Myers’ October 25 decision retains all of the Clinton rules’ objective hurdles, but eliminates the subjective “substantial and irreparable harm” language.

“Our solicitor has just issued a legal opinion that says denial of a mining permit on the grounds of ‘substantial and irreparable harm’ is not legally supportable,” stated Larry Finfer, a spokesperson for the Bureau of Land Management.

Finfer gave three important reasons for the Myers decision.

First, he noted, the Interior Department already has the authority to deny mining permits if the proposed mine does not comply with clean air and water laws. Second, the public was never given the opportunity to comment on the “substantial and irreparable harm” standard. Third, it would not be fair to reject a mining permit according to a subjective and unpredictable standard after a mining company met all its objectively defined obligations in the lengthy permit process.

The repeal of the discretionary standard, observed Finfer, eliminates the very real possibility that the Interior Secretary would tell a mining company, “You’ve cleared all 10 hurdles, but we’re saying you lose anyway.”

“Tempering of the excesses”

The Clinton rules, according to industry observers, marked the culmination of a decade of government hostility to mining that sent companies and jobs overseas, resulting in an over-reliance on foreign minerals.
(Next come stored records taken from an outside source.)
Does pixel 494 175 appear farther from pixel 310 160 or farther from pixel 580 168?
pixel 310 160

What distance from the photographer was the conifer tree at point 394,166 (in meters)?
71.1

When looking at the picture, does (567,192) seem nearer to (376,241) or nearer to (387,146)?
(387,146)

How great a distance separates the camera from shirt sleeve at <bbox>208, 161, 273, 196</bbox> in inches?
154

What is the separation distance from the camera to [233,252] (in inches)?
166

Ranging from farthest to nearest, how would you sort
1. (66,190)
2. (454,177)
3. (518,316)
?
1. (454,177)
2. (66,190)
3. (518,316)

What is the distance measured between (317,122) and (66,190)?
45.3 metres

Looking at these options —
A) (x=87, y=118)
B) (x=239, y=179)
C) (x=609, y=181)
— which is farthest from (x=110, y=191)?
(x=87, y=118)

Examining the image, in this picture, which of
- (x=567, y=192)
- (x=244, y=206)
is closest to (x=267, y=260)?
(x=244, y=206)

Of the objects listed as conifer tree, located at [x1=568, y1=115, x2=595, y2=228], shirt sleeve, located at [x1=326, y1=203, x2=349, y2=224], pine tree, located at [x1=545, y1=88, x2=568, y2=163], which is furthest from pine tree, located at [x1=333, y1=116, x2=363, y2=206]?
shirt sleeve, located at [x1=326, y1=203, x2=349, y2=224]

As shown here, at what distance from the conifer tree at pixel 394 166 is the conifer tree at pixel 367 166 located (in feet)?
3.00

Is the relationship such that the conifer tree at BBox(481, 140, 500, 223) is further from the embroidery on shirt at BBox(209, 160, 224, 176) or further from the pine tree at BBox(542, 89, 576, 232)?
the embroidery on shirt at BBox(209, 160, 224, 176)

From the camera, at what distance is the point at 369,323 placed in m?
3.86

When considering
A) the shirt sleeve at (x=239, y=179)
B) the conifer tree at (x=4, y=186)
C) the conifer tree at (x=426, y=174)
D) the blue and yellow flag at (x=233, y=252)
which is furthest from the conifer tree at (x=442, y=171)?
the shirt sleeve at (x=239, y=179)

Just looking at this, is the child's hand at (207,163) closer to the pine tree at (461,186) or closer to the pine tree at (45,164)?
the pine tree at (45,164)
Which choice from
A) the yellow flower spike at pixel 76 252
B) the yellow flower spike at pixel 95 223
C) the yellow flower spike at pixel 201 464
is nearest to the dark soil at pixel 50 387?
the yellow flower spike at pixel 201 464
Jack Gerard, president of the National Mining Association, noted that Myers’ decision represents a welcome “tempering of the excesses that occurred in the previous administration.”
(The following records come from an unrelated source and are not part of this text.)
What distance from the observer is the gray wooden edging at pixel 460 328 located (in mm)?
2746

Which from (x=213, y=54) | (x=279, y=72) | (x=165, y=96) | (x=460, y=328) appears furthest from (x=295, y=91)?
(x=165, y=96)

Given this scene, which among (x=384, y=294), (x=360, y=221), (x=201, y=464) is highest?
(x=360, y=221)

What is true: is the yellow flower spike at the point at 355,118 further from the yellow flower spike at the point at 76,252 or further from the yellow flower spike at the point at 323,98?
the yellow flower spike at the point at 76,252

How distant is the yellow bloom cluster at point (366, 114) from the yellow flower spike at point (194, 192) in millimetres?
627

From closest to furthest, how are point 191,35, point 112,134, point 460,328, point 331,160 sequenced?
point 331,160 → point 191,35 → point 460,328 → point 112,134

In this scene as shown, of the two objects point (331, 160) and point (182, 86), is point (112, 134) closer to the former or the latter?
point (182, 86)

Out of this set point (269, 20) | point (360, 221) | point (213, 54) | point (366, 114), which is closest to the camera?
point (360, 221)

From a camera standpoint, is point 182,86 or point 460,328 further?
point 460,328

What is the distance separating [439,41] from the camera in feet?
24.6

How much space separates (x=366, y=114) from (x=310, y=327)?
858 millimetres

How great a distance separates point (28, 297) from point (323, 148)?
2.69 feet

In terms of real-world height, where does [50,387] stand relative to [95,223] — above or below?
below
Gerard reported that investment in mineral development in America since 1993 has fallen by 88 percent, leaving America seven times more dependent on foreign mineral sources than it was at the beginning of the Clinton administration.

“We hope this is a signal that we will stop that negative slide that has chilled the U.S. industry and has encouraged us to take our resources elsewhere,” Gerard stated. Not everyone was pleased with Myers’ decision. Lexi Shultz, legislative director of the Mineral Policy Center, a Washington, DC environmentalist group, complained the ruling symbolized a Bush administration “handshake with the industry.” She said it perpetuated government subsidies allowing companies “to take billions of dollars of valuable minerals out of public land for free without paying a royalty and without having to fully consider the damage that they leave behind.”

In Congress, however, Myers’ repeal of the subjective language of the Clinton rules found support on both sides of the political aisle. Democratic Senator Harry Reid of Nevada, whose state would be one of those most affected by the 11th-hour Clinton rules, led the fight to allow the Bush administration to revisit the Clinton regulations.

Responding to a critical editorial in the New York Times, Interior Secretary Gail Norton reiterated the Bush administration will retain the objective elements of the Clinton rules, which represent a significant tightening of mining regulations.

“We have required that companies that operate on federal lands post performance bonds to cover the costs of reclaiming land and also to provide an incentive for companies to protect environmental resources,” stated Norton. “In addition, we retained strict standards to address cyanide and to protect areas from acid mine damage. . . . To further address appropriate regulation of mining on public lands, I have proposed principles for reform of the 1872 mining law. These would empower us to levy fines against violators and to require payment of royalties.”